One year later

Melissa Leach

A year has passed. The world has changed. A nation has been awakened and a people have become united.

For most of us, normalcy has settled in and we have resumed the average college lifestyle. Yet, while months passed by, there has been a spark of something different in the country. It is a spark that has yet to lose its glow and its energy.

It shines bright and sparkles for all to see. It is our patriotism. It is in our speech, our clothes, our decor, our art and our entertainment. Patriotism is everywhere these days. It is the latest, greatest fad that shows no signs of fading.

Music has the ability to evoke emotions that touch the spirit, as well as move it to new heights. Patriotism has rung loudly through the art of song.

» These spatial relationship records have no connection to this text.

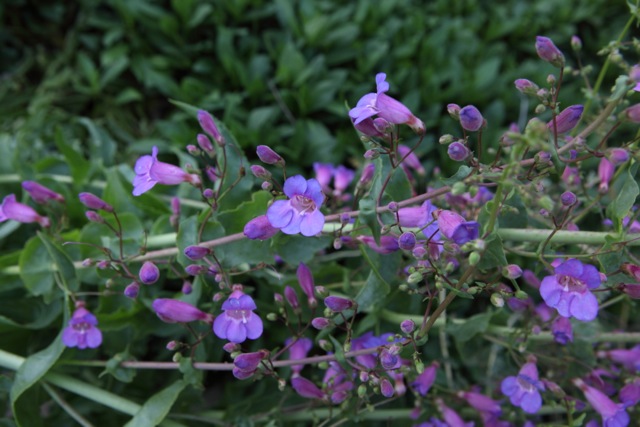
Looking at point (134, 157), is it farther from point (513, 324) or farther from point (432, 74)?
point (513, 324)

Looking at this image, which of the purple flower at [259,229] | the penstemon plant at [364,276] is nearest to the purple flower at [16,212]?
the penstemon plant at [364,276]

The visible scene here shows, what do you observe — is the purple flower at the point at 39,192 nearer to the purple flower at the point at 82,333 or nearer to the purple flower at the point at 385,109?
the purple flower at the point at 82,333

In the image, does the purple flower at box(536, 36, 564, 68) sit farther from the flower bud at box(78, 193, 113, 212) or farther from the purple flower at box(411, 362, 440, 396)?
the flower bud at box(78, 193, 113, 212)

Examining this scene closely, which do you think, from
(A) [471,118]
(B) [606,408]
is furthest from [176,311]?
(B) [606,408]

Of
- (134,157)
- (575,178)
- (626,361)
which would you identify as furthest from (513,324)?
(134,157)

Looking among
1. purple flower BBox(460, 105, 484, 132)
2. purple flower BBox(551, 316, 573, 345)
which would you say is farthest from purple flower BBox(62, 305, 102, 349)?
purple flower BBox(551, 316, 573, 345)

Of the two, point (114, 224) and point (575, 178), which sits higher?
point (575, 178)
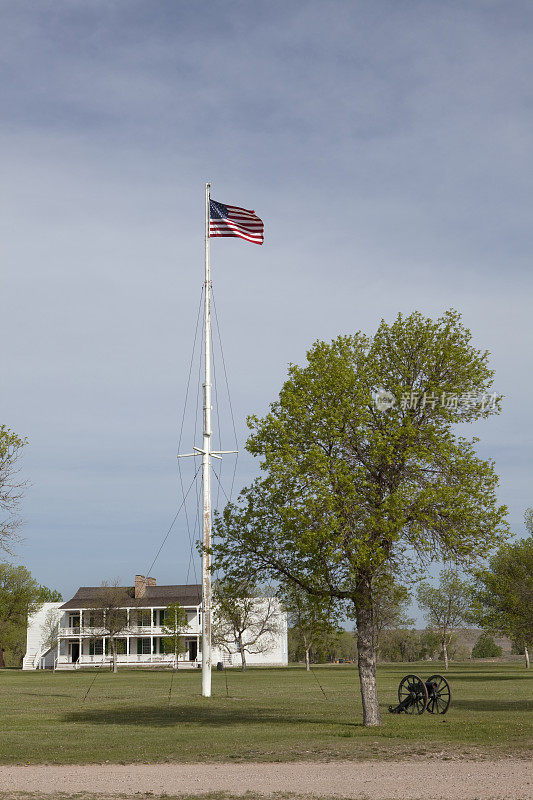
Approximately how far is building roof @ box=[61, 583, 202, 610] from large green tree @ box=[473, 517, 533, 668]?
134 ft

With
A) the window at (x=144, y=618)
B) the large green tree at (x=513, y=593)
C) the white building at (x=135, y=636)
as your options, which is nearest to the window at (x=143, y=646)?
the white building at (x=135, y=636)

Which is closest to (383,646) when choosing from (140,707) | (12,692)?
(12,692)

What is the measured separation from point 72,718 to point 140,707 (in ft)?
14.4

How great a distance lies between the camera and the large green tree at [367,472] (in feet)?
66.3

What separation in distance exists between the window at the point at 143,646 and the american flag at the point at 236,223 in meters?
61.3

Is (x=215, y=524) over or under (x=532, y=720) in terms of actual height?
over

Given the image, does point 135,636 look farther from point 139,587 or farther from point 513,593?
point 513,593

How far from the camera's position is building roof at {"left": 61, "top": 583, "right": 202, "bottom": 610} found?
3359 inches

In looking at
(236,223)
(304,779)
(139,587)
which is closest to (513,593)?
(236,223)

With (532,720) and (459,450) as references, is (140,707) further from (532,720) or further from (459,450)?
(459,450)

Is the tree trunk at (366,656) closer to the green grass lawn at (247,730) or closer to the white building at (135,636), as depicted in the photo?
the green grass lawn at (247,730)

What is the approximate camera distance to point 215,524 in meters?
22.7
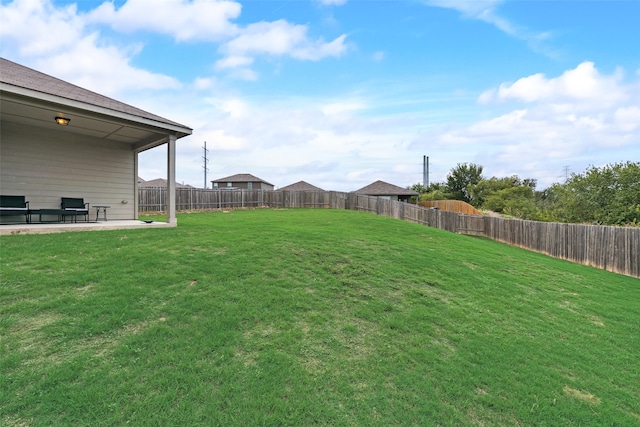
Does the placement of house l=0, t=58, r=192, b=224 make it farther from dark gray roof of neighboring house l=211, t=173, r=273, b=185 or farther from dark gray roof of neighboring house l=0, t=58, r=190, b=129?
dark gray roof of neighboring house l=211, t=173, r=273, b=185

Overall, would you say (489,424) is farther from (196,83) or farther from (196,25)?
(196,83)

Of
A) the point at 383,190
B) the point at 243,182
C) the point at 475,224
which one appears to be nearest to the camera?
the point at 475,224

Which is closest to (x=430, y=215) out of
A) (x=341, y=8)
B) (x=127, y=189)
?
(x=341, y=8)

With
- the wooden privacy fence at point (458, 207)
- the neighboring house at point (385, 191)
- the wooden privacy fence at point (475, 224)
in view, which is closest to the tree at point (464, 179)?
the neighboring house at point (385, 191)

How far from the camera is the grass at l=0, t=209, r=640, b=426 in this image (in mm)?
2420

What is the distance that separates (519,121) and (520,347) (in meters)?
23.8

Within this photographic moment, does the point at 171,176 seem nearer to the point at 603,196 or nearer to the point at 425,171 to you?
the point at 603,196

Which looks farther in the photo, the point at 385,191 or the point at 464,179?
the point at 464,179

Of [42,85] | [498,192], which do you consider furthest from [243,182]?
[42,85]

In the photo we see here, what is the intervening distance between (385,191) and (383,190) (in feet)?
1.19

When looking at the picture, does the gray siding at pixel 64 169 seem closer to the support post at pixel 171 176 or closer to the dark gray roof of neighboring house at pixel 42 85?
the dark gray roof of neighboring house at pixel 42 85

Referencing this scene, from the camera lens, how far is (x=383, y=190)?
35.9 m

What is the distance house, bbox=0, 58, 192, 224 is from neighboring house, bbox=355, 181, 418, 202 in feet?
94.0

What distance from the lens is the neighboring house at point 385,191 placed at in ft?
116
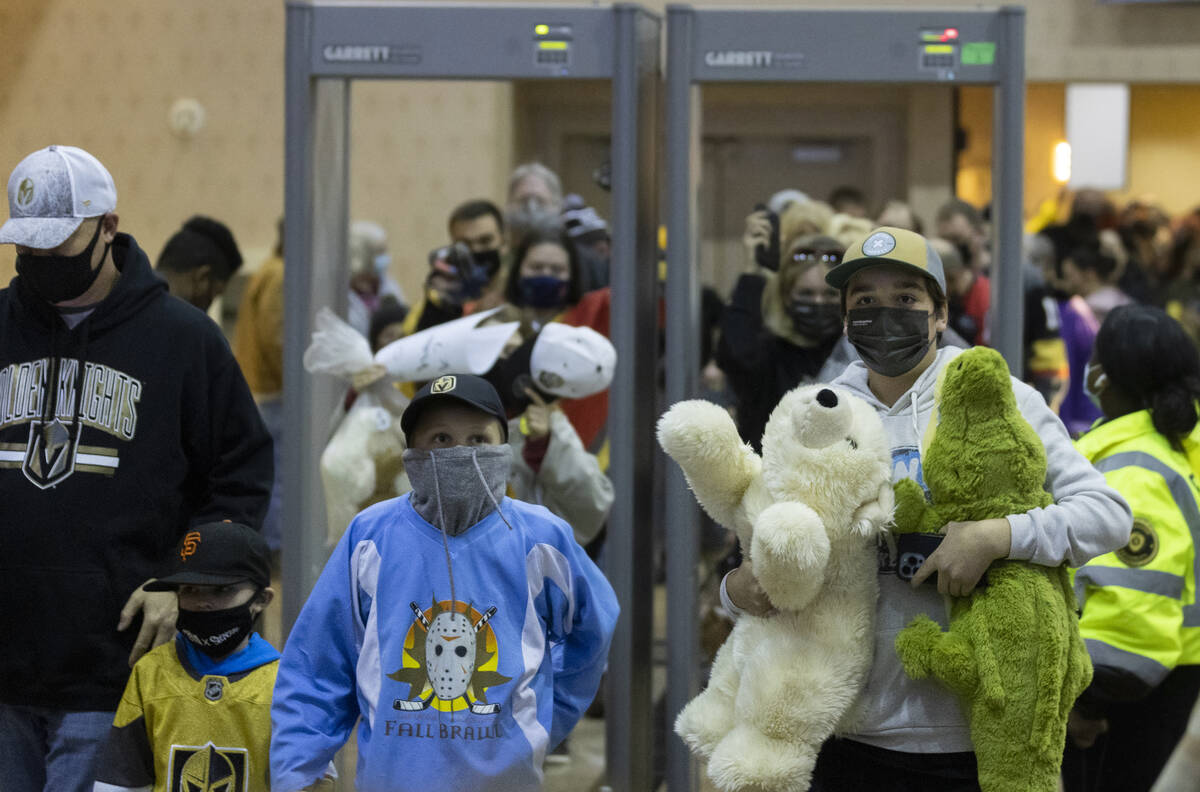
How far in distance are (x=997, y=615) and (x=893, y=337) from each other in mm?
547

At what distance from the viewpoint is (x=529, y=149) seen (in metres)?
7.57

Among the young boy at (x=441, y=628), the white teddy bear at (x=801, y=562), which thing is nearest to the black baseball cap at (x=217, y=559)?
the young boy at (x=441, y=628)

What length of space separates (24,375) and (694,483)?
1505mm

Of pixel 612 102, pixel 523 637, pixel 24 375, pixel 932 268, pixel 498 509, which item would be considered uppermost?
pixel 612 102

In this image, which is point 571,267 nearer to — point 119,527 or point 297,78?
point 297,78

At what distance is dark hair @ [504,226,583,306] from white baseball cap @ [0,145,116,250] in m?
2.03

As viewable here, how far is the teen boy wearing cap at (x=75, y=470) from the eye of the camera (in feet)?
10.2

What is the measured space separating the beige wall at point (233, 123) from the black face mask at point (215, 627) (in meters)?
5.71

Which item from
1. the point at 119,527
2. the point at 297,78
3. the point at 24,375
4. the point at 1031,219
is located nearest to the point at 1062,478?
the point at 119,527

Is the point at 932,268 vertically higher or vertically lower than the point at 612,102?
lower

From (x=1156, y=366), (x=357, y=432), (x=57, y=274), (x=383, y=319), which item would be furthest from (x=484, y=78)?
(x=1156, y=366)

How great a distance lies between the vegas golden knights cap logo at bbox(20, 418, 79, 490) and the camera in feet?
10.2

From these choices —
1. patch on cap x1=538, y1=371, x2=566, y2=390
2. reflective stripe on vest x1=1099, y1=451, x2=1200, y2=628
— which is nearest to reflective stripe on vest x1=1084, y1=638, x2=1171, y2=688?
reflective stripe on vest x1=1099, y1=451, x2=1200, y2=628

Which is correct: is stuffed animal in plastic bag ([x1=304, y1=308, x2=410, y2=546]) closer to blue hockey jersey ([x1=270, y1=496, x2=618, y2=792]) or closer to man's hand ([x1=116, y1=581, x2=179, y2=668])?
man's hand ([x1=116, y1=581, x2=179, y2=668])
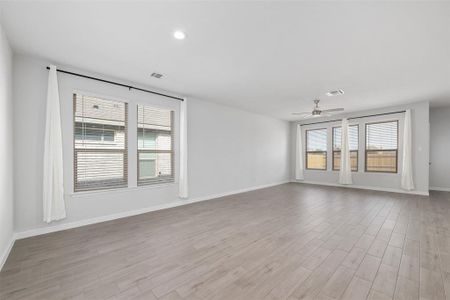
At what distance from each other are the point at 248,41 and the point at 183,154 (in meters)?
2.98

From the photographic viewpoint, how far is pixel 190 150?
501cm

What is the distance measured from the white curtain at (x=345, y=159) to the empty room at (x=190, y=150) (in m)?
1.43

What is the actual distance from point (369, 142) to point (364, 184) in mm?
1503

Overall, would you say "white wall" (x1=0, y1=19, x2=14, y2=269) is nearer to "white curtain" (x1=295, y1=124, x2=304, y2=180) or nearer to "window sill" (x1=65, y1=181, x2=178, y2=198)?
"window sill" (x1=65, y1=181, x2=178, y2=198)

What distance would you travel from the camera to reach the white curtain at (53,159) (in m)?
2.96

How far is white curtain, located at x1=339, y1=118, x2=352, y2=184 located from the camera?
685 cm

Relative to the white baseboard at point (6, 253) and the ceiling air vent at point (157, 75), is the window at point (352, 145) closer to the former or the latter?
the ceiling air vent at point (157, 75)

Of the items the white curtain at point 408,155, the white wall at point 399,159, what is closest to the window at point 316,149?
the white wall at point 399,159

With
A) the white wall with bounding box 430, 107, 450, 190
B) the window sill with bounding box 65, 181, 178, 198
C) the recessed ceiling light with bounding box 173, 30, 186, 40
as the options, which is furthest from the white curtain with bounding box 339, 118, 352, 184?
the recessed ceiling light with bounding box 173, 30, 186, 40

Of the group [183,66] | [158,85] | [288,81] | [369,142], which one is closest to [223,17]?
[183,66]

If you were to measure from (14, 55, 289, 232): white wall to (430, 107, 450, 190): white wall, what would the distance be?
5.15 meters

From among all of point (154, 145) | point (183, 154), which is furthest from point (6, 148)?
point (183, 154)

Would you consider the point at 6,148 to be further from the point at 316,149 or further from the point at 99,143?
the point at 316,149

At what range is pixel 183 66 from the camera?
3.27 m
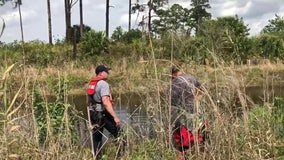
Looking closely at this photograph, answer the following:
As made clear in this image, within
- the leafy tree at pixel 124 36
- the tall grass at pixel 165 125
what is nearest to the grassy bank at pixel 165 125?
the tall grass at pixel 165 125

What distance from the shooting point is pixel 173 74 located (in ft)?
20.8

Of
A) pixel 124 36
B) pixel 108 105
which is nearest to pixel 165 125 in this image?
pixel 108 105

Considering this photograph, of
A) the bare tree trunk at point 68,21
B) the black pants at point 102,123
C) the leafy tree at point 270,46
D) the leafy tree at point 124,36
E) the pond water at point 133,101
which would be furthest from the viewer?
the bare tree trunk at point 68,21

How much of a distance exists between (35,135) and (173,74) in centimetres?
204

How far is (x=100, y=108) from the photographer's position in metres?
7.60

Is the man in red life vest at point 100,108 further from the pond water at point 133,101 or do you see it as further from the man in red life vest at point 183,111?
the man in red life vest at point 183,111

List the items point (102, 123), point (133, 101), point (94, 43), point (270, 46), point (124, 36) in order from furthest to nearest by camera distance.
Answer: point (124, 36)
point (94, 43)
point (270, 46)
point (133, 101)
point (102, 123)

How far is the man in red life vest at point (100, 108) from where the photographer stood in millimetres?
7531

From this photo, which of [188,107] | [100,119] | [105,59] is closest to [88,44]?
[105,59]

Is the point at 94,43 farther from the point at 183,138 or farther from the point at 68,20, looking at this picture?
the point at 183,138

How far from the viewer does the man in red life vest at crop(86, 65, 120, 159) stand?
7531 millimetres

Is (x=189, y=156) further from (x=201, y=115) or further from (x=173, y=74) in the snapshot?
(x=173, y=74)

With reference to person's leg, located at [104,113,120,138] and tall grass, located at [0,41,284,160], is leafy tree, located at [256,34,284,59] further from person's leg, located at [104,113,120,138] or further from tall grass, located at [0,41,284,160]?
tall grass, located at [0,41,284,160]

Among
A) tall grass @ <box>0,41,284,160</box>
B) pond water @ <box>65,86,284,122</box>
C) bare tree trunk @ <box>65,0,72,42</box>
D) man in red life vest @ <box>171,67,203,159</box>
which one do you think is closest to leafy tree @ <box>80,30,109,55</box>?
bare tree trunk @ <box>65,0,72,42</box>
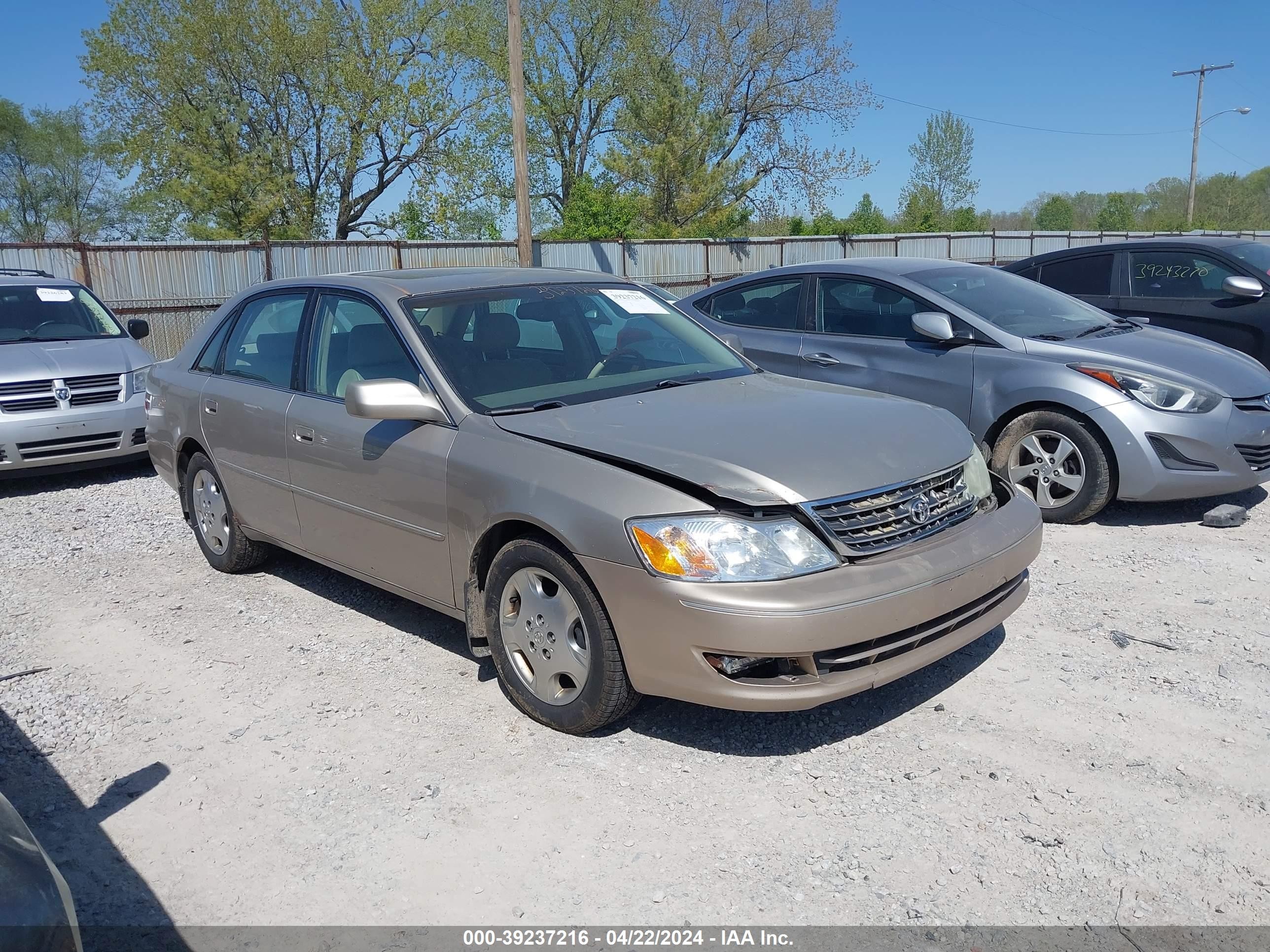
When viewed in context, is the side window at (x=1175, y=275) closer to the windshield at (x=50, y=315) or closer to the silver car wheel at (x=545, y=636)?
the silver car wheel at (x=545, y=636)

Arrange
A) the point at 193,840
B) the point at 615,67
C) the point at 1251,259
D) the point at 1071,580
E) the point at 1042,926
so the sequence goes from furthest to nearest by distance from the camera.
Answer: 1. the point at 615,67
2. the point at 1251,259
3. the point at 1071,580
4. the point at 193,840
5. the point at 1042,926

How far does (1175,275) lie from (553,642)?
285 inches

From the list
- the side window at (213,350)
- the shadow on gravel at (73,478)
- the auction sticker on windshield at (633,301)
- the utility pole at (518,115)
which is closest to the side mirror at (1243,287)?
the auction sticker on windshield at (633,301)

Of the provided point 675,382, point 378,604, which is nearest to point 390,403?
point 675,382

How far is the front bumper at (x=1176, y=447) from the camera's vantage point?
5.85 metres

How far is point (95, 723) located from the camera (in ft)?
13.2

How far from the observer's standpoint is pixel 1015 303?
22.7 ft

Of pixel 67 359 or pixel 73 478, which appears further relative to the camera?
pixel 73 478

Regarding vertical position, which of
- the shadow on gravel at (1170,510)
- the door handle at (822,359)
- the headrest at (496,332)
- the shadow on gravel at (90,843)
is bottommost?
the shadow on gravel at (90,843)

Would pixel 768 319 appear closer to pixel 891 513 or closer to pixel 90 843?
pixel 891 513

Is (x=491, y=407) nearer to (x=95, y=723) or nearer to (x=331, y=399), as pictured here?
(x=331, y=399)

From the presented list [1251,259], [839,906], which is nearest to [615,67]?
[1251,259]

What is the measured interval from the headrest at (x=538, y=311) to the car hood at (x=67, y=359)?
542 centimetres

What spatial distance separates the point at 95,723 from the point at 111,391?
522 cm
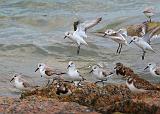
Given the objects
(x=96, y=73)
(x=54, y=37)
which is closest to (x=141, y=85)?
(x=96, y=73)

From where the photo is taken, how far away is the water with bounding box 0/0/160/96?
14.5 metres

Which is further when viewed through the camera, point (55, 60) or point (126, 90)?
point (55, 60)

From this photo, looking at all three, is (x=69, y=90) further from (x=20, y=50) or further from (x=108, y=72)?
(x=20, y=50)

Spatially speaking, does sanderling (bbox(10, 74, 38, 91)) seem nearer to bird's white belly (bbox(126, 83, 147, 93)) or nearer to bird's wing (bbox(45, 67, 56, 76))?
bird's wing (bbox(45, 67, 56, 76))

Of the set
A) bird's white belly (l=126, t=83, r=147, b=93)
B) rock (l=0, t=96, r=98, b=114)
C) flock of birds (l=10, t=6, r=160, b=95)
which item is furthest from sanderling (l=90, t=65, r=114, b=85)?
rock (l=0, t=96, r=98, b=114)

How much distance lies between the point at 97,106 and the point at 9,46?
950 cm

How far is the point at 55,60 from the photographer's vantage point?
50.2 ft

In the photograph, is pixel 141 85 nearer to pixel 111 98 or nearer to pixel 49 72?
pixel 111 98

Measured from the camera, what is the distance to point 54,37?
61.6ft

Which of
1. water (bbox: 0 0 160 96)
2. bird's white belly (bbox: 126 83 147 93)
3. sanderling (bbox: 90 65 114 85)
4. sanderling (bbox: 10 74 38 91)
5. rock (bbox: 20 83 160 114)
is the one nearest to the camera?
rock (bbox: 20 83 160 114)

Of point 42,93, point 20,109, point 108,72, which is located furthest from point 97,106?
point 108,72

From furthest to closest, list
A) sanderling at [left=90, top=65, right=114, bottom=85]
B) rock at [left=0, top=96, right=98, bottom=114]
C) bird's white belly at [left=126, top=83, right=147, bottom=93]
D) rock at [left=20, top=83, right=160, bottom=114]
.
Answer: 1. sanderling at [left=90, top=65, right=114, bottom=85]
2. bird's white belly at [left=126, top=83, right=147, bottom=93]
3. rock at [left=0, top=96, right=98, bottom=114]
4. rock at [left=20, top=83, right=160, bottom=114]

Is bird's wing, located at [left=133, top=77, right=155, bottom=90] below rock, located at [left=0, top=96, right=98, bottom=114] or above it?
above

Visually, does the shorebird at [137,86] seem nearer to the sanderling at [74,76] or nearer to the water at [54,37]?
the sanderling at [74,76]
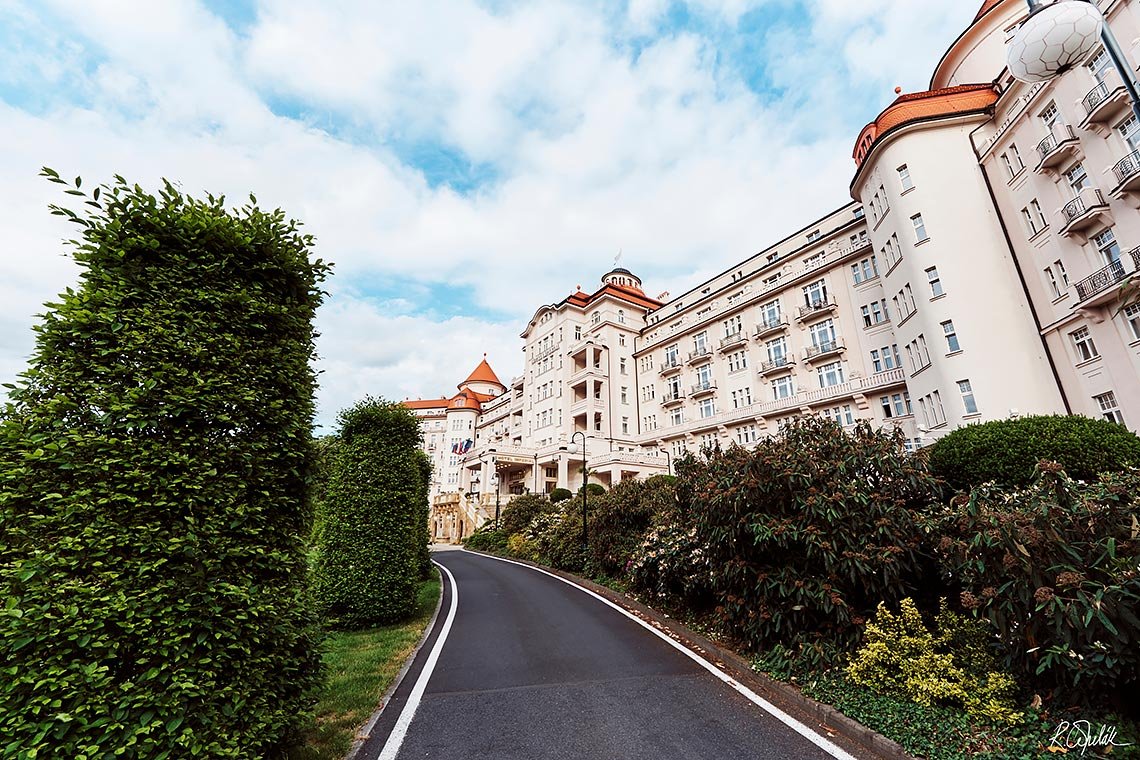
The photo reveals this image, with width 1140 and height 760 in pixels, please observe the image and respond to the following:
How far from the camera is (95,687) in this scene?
8.67 feet

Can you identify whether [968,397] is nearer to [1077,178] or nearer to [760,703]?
[1077,178]

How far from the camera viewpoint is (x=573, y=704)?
17.4 feet

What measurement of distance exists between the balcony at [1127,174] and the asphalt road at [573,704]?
1974 centimetres

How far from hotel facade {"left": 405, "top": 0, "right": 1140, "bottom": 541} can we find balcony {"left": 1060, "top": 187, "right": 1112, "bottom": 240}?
0.07 m

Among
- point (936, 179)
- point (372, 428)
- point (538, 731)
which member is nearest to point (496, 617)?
point (372, 428)

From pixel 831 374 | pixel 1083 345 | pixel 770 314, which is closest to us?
pixel 1083 345

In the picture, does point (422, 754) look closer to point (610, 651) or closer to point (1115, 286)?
point (610, 651)

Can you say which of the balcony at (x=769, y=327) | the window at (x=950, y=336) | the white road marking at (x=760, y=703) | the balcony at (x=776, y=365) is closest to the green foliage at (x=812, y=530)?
the white road marking at (x=760, y=703)

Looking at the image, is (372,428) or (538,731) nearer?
(538,731)

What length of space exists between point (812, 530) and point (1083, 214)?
18439mm

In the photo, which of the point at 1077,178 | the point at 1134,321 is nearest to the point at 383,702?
the point at 1134,321

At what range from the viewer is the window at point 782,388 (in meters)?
29.4

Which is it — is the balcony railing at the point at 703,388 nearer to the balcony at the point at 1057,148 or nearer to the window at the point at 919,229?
the window at the point at 919,229

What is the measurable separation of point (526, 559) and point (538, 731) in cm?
1940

Countless songs have been made to honor, remember and inspire America and its people. Bruce Springsteen recently released album, “The Rising,” commemorates the heros and the victims of Sept. 11:

“Come on up for the rising … Come on up, lay your hands in mine. Come on up for the rising … Come on up for the rising tonight.”

Country music has added its share of songs, such as: Toby Keith’s “Courtesy the Red, White and Blue,” Alan Jackson’s “Where Were You When the World Stopped Turning?” and Brooks and Dunn’s, “Only in America.”

Can you remember the way your street or neighborhood looked before Sept. 11? Do you know what it looks like now? Do you now see flags outside the houses or stickers in the front windows?

When was the last time you pulled behind a car at stoplight and didn’t see a bumper sticker saying “We Will Never Forget,” “God Bless America” or anything related to the Stars and Stripes? Patriotism is around every street corner and in every neighborhood.We are even wearing our patriotism. The most popular bathing suit this summer was the American flag design.

The mall is cluttered with clothes that scream “We Love America!”

There are even bandannas, hats and shirts with outlines of the NYC skyline and the notorious “I Love NY” logo. In all shapes and styles, patriotism has become a fashion statement.

Webster’s Dictionary defines patriotism as love for or devotion to one’s country. It is an ambiguous definition. However, the patriotism that lives in this country today is far from ambiguous.

It can be seen it can be heard and it can even be worn. Yes, our lives have appeared to return to normalcy, yet that does not mean our lives have remained unchanged.

For Americans, normal is not only the way life used to be, but also the way we live our lives today.

We live today with pride for our country, honor for those who defend it and thankfulness for those who have the privilege to share in its freedoms.